- The exercise: In the entries that follow, identify the line containing "What is the estimated" and return it together with all later lines, exactly as they appear.

Data records:
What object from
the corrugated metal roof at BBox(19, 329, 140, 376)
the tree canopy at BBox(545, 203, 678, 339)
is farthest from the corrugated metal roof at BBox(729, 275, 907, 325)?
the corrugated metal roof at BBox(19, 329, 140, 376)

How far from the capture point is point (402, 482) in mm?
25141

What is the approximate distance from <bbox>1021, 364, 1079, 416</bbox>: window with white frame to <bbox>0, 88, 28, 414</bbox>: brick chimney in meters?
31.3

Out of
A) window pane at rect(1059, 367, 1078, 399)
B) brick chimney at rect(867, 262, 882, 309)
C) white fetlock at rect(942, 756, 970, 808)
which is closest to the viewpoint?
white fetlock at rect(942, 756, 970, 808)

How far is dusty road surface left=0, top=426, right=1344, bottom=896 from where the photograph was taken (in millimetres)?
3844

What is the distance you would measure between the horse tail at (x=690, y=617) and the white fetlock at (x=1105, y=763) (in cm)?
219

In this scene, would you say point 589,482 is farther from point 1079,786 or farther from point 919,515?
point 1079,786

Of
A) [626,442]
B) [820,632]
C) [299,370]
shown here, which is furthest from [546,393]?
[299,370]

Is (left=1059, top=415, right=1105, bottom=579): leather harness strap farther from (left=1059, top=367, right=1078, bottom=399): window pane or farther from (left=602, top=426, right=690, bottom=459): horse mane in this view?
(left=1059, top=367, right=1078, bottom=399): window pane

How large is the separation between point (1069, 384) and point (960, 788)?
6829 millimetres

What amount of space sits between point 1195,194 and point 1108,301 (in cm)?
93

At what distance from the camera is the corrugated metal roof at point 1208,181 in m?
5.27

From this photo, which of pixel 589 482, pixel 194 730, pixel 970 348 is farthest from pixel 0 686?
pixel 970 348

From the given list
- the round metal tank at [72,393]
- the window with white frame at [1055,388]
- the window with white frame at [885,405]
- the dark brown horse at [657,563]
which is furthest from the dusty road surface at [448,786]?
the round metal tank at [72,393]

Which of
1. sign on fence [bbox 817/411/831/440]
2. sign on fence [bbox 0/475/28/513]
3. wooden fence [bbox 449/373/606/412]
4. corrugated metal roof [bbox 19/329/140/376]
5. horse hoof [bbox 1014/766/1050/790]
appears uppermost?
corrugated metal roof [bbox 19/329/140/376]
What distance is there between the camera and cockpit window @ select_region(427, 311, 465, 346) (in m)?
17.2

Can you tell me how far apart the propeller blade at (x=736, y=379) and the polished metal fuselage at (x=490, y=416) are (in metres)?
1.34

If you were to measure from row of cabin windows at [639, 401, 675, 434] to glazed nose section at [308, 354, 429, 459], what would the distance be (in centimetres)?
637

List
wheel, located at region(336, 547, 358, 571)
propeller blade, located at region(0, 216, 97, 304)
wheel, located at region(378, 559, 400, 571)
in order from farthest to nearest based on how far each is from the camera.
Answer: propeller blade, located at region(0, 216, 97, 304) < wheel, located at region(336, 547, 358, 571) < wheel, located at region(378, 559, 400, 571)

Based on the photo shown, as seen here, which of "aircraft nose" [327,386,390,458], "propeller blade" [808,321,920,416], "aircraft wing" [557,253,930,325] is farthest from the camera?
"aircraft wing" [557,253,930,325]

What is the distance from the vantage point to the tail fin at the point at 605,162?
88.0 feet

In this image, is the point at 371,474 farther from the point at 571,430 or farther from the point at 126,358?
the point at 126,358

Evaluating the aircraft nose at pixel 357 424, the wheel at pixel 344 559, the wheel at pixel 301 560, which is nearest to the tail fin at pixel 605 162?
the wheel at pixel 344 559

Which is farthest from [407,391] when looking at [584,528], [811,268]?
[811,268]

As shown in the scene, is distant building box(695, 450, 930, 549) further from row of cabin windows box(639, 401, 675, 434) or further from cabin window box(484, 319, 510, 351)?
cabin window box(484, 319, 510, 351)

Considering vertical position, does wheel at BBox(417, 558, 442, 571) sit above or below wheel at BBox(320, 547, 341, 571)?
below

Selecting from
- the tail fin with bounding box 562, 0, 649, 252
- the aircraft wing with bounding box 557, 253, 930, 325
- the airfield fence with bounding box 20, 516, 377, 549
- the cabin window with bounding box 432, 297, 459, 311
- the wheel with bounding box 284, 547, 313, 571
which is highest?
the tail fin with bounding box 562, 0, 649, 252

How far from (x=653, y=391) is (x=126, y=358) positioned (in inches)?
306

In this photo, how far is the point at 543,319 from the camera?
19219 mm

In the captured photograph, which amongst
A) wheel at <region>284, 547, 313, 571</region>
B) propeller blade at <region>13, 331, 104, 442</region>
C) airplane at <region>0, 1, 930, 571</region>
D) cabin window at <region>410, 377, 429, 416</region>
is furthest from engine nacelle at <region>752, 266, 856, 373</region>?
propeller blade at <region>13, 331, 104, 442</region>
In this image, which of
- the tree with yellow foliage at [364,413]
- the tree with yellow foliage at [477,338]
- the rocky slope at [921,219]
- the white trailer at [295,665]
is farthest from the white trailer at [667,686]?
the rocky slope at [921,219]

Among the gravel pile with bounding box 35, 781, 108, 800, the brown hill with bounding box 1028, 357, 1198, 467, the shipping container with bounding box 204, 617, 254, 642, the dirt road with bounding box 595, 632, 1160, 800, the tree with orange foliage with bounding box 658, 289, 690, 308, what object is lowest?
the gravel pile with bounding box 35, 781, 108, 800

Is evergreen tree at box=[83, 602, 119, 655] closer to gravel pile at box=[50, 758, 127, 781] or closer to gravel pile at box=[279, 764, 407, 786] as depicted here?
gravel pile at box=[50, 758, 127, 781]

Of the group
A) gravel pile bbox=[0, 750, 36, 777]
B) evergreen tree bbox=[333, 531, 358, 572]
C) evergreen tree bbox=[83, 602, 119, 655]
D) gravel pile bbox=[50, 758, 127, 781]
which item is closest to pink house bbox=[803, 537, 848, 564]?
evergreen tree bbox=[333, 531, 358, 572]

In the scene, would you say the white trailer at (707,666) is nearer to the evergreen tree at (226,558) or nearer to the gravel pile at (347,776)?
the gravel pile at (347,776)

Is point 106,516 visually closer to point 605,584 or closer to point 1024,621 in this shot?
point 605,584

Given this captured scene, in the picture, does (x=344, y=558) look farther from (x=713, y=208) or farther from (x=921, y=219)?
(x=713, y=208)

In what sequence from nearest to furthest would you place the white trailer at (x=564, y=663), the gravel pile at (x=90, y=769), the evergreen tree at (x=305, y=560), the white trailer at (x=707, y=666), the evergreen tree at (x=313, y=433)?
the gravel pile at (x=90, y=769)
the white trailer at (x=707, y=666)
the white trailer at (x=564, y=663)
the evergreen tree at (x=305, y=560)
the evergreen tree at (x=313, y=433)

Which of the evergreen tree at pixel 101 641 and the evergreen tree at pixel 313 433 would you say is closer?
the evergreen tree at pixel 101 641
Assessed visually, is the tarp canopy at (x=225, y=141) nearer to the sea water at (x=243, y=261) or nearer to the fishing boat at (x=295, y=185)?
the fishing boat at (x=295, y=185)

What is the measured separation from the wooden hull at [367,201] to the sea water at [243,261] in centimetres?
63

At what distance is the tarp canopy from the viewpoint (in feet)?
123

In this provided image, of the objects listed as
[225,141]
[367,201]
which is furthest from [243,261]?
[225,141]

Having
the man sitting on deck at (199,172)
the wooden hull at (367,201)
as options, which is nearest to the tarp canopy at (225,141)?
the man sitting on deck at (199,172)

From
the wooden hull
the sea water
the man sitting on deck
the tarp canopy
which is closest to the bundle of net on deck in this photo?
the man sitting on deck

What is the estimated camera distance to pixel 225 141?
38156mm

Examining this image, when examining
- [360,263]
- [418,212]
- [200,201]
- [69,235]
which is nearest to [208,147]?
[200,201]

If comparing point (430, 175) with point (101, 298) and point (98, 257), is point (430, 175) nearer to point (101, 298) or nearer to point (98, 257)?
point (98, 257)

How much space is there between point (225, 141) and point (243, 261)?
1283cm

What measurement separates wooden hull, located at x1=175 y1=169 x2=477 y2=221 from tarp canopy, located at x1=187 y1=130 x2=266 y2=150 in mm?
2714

- Completed task:
What is the estimated camera distance to pixel 225 141?
38156mm

Examining this image, when examining
- [360,263]
- [418,212]
- [200,201]
- [69,235]
which is nearest to [208,147]?
[200,201]

If comparing point (430, 175) with point (101, 298) and point (98, 257), is point (430, 175) nearer to point (101, 298) or nearer to point (98, 257)?
point (98, 257)

How much space is there between point (225, 141) and point (243, 261)?
1283cm

What measurement separates wooden hull, located at x1=175 y1=169 x2=477 y2=221 from tarp canopy, located at x1=187 y1=130 x2=266 y2=150 in mm?
2714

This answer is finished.